Based on the graphs above, they both showed that 3 clusters are the most optimal as 3 clusters have the smallest Silhouette score and CH score indicating that they contain high variability within cluster for each cluster with clear separation among clusters.

## Visualising Data Based on 3 Clusters

In [None]:
clusterer_em_best = GaussianMixture(n_components=3,max_iter=100,n_init=10,init_params='kmeans',random_state=48)
em_label_best = clusterer_em_best.fit_predict(energy_df_em_f)
em_silhouette_values = metrics.silhouette_samples(energy_df_em_f.iloc[:,:-1], em_label_best)
em_silhouette_avg = metrics.silhouette_score(energy_df_em_f.iloc[:,:-1], em_label_best)
y_lower = 0
fig, ax1 = plt.subplots(1, 1)
for i in np.unique(em_label_best):
    # Aggregate the silhouette scores for samples belonging to
    # cluster i, and sort them
    ith_cluster_silhouette_values = \
        em_silhouette_values[em_label_best == i]

    ith_cluster_silhouette_values.sort()

    size_cluster_i = ith_cluster_silhouette_values.shape[0]
    y_upper = y_lower + size_cluster_i

    color = cm.nipy_spectral(float(i) / (max(np.unique(em_label_best))+1))
    ax1.fill_betweenx(np.arange(y_lower, y_upper),
                      0, ith_cluster_silhouette_values,
                      facecolor=color, edgecolor=color, alpha=0.7)

    # Label the silhouette plots with their cluster numbers at the middle
    ax1.text(-0.05, y_lower + 0.5 * size_cluster_i, str(i))

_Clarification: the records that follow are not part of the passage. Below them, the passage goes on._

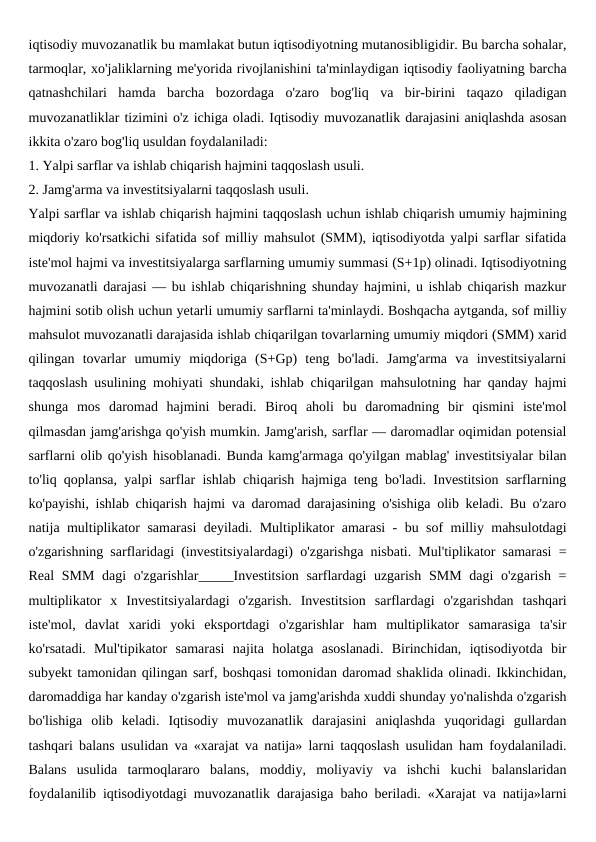 iqtisodiy muvozanatlik bu mamlakat butun iqtisodiyotning mutanosibligidir. Bu barcha sohalar,
tarmoqlar, xo'jaliklarning me'yorida rivojlanishini ta'minlaydigan iqtisodiy faoliyatning barcha
qatnashchilari  hamda  barcha  bozordaga  o'zaro  bog'liq  va  bir-birini  taqazo  qiladigan
muvozanatliklar tizimini o'z ichiga oladi. Iqtisodiy muvozanatlik darajasini aniqlashda asosan
ikkita o'zaro bog'liq usuldan foydalaniladi: 
1. Yalpi sarflar va ishlab chiqarish hajmini taqqoslash usuli.
2. Jamg'arma va investitsiyalarni taqqoslash usuli.
Yalpi sarflar va ishlab chiqarish hajmini taqqoslash uchun ishlab chiqarish umumiy hajmining
miqdoriy ko'rsatkichi sifatida sof milliy mahsulot (SMM), iqtisodiyotda yalpi sarflar sifatida
iste'mol hajmi va investitsiyalarga sarflarning umumiy summasi (S+1p) olinadi. Iqtisodiyotning
muvozanatli darajasi — bu ishlab chiqarishning shunday hajmini, u ishlab chiqarish mazkur
hajmini sotib olish uchun yetarli umumiy sarflarni ta'minlaydi. Boshqacha aytganda, sof milliy
mahsulot muvozanatli darajasida ishlab chiqarilgan tovarlarning umumiy miqdori (SMM) xarid
qilingan  tovarlar  umumiy  miqdoriga  (S+Gp)  teng  bo'ladi.  Jamg'arma  va  investitsiyalarni
taqqoslash usulining mohiyati shundaki, ishlab chiqarilgan mahsulotning har qanday hajmi
shunga  mos  daromad  hajmini  beradi.  Biroq  aholi  bu  daromadning  bir  qismini  iste'mol
qilmasdan jamg'arishga qo'yish mumkin. Jamg'arish, sarflar — daromadlar oqimidan potensial
sarflarni olib qo'yish hisoblanadi. Bunda kamg'armaga qo'yilgan mablag' investitsiyalar bilan
to'liq qoplansa, yalpi sarflar ishlab chiqarish hajmiga teng bo'ladi. Investitsion sarflarning
ko'payishi, ishlab chiqarish hajmi va daromad darajasining o'sishiga olib keladi. Bu o'zaro
natija multiplikator samarasi deyiladi. Multiplikator amarasi - bu sof milliy mahsulotdagi
o'zgarishning sarflaridagi (investitsiyalardagi) o'zgarishga nisbati. Mul'tiplikator samarasi =
Real  SMM dagi  o'zgarishlar_____Investitsion sarflardagi uzgarish SMM dagi  o'zgarish =
multiplikator  x  Investitsiyalardagi  o'zgarish.  Investitsion  sarflardagi  o'zgarishdan  tashqari
iste'mol,  davlat  xaridi  yoki  eksportdagi  o'zgarishlar  ham  multiplikator  samarasiga  ta'sir
ko'rsatadi.  Mul'tipikator  samarasi  najita  holatga  asoslanadi.  Birinchidan,  iqtisodiyotda  bir
subyekt tamonidan qilingan sarf, boshqasi tomonidan daromad shaklida olinadi. Ikkinchidan,
daromaddiga har kanday o'zgarish iste'mol va jamg'arishda xuddi shunday yo'nalishda o'zgarish
bo'lishiga  olib  keladi.  Iqtisodiy  muvozanatlik  darajasini  aniqlashda  yuqoridagi  gullardan
tashqari balans usulidan va «xarajat va natija» larni taqqoslash usulidan ham foydalaniladi.
Balans  usulida  tarmoqlararo  balans,  moddiy,  moliyaviy  va  ishchi  kuchi  balanslaridan
foydalanilib iqtisodiyotdagi muvozanatlik darajasiga baho beriladi. «Xarajat va natija»larni
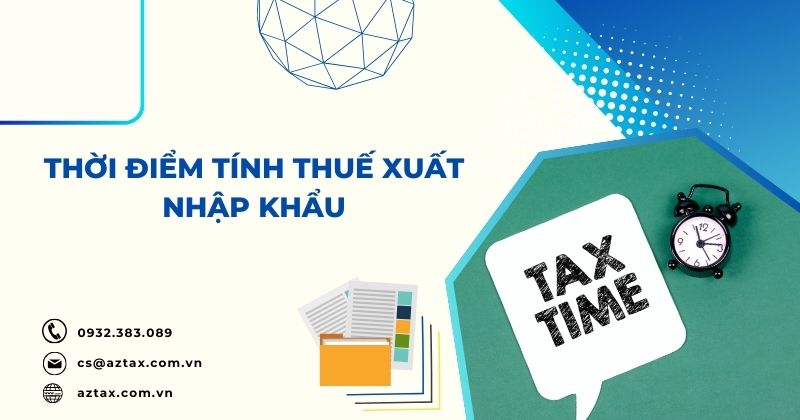 Thời điểm tính thuế xuất nhập khẩu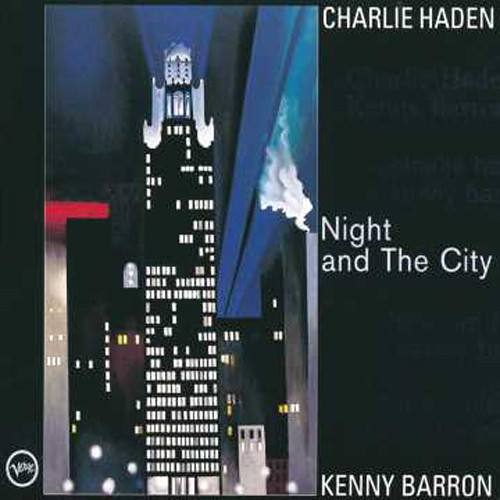 CHARLIE HADEN / チャーリー・ヘイデン / NIGHT AND THE CITY / ナイト・アンド・ザ・シティ(UHQCD)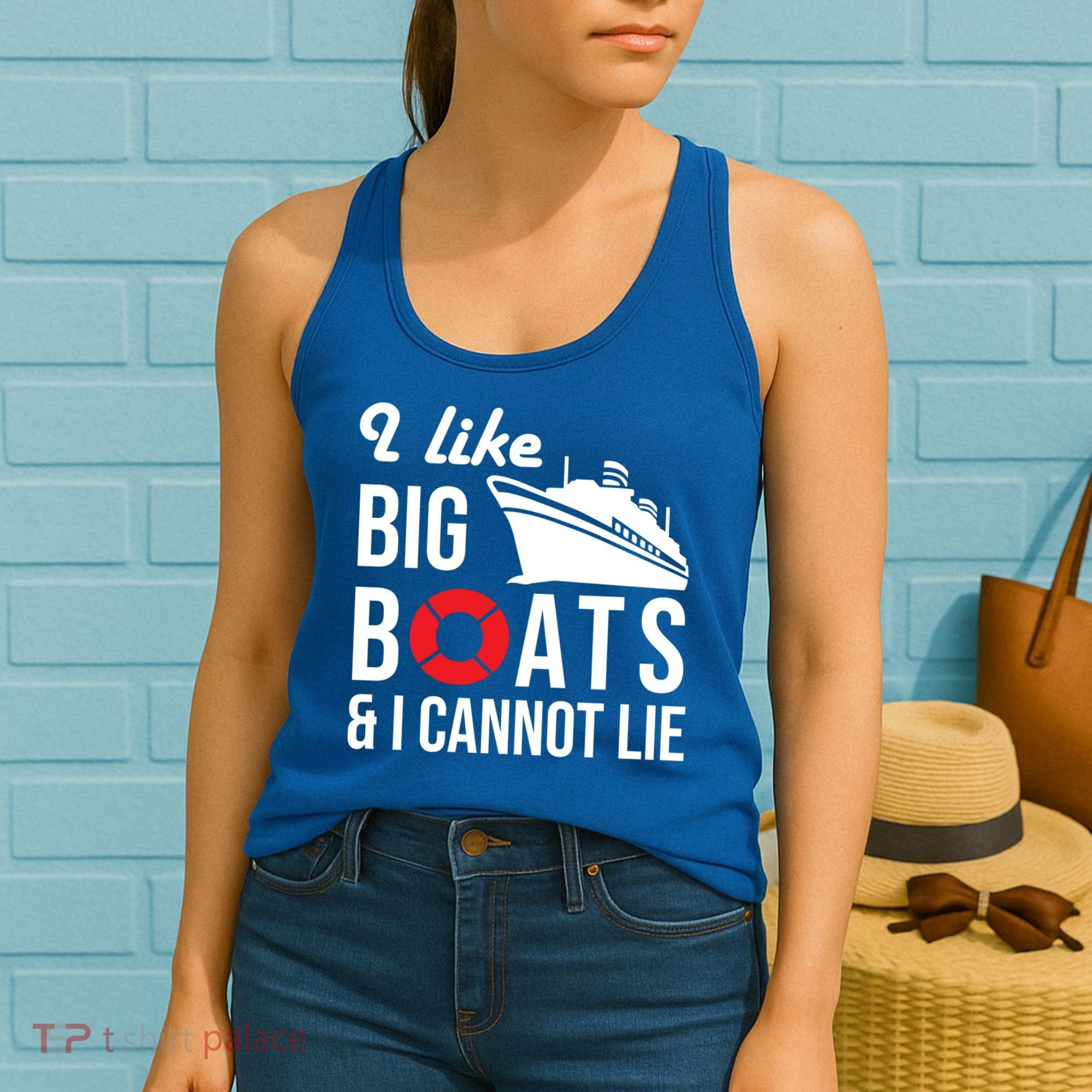 I Like Big Boats And I Cannot Lie Cruise Ship Sailing Cool Gift Women's Tank Top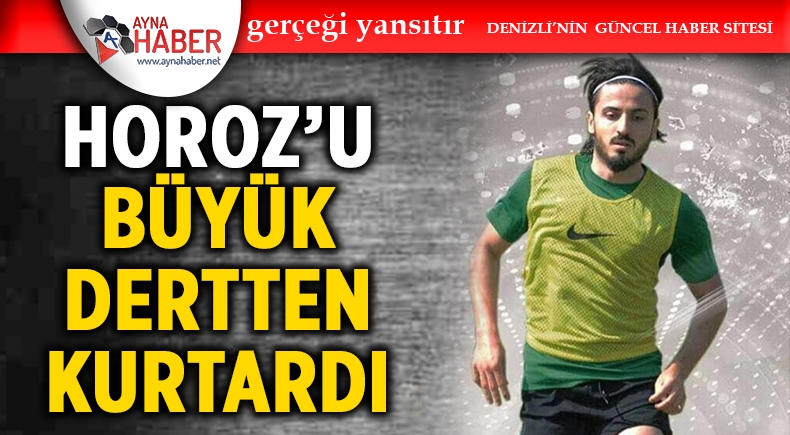 HOROZ’U BÜYÜK DERTTEN KURTARDI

    # Compute the new y_lower for next plot
    y_lower = y_upper + 10  # 10 for the 0 samples

ax1.set_title("The silhouette plot for the various clusters.")
ax1.set_xlabel("The silhouette coefficient values")
#ax1.set_ylabel("Cluster label")

# The vertical line for average silhouette score of all the values
ax1.axvline(x=em_silhouette_avg, color="red", linestyle="--")

#ax1.set_yticks([])  # Clear the yaxis labels / ticks
ax1.set_xticks([-0.1, 0, 0.2, 0.4, 0.6, 0.8, 1])
plt.show()

Looking at the cluster size for each cluster, cluster 0 is the smallest followed by cluster 2 and cluster 3.

In [None]:
energy_df_em_f["Cluster label"]=em_label_best
fig,ax=plt.subplots(3,3,figsize=(15,8),sharex=True)
for i,col in enumerate(energy_df_em_f.columns[:-1]):
    q, mod = divmod(i, 3)
    sns.scatterplot(data=energy_df_em_f,y=col,x=energy_df_em_f.columns[-1],ax=ax[q][mod])

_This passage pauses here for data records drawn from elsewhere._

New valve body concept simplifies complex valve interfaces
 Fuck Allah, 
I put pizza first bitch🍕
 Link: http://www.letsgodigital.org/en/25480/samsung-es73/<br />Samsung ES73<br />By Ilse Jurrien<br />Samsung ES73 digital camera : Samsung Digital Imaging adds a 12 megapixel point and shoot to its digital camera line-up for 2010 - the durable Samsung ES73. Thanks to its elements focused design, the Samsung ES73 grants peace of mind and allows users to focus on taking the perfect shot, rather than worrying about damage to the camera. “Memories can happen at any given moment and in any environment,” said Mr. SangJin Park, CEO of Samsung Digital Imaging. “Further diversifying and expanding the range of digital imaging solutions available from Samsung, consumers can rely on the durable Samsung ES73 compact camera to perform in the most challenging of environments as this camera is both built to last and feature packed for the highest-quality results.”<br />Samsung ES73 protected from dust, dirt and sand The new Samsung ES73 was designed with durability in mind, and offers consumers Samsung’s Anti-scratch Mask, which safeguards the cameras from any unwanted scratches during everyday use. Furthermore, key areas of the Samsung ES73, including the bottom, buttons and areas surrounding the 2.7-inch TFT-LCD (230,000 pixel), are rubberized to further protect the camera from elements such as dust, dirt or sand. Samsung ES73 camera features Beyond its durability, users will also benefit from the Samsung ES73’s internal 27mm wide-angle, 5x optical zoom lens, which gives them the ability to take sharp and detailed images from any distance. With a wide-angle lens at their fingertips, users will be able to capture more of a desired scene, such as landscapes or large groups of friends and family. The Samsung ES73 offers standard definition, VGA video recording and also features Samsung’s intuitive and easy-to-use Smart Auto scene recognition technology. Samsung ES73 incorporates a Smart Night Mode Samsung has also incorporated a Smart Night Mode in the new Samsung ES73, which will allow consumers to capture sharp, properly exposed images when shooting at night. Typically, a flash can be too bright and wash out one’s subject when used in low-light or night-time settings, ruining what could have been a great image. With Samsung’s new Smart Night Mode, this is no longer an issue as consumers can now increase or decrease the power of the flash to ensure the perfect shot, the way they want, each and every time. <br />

Compared to K-Means clustering, other than orientation, glazing area and glazing area distribution, cluster 1 is the cluster with lowest values while cluster 0 and cluster 2 have higher values when comparing to cluster 1.

In [None]:
energy_df_em_f.loc[:,['relative_compactness', 'surface_area', 'wall_area', 'Cluster label']].groupby("Cluster label").\
agg([np.mean,np.median,np.std])

Cluster 2 has buildings that have large value for relative compactness and small value for surface area but same mean value for wall area compared to cluster 1. Cluster 0 has buildings that have large wall areas compared to cluster 1 and cluster 2.

In [None]:
energy_df_em_f.loc[:,[ 'roof_area','overall_height', 'log_heating_load','Cluster label']].\
groupby("Cluster label").agg([np.mean,np.median,np.std])

Cluster 1 has buildings with larger roof area but lower in terms of height and heating load (log) respectively. Cluster 0 has buildings with larger heating load (log) compared to cluster 1 and cluster 2.

In K-Means clustering, cluster 1 contains buildings that are tall, high relative compactness and high heating load but smaller surface area and roof area while in EM clustering, cluster 1 contains buildings that are low in terms of height and heating load but large in terms of roof area and surface area. 

As a conclusion, the mean values for relative compactness, surface area, roof area, overall height and wall area in each cluster are different  indicating that these features might influence the heating load required by the building to maintain the warm indoor environment.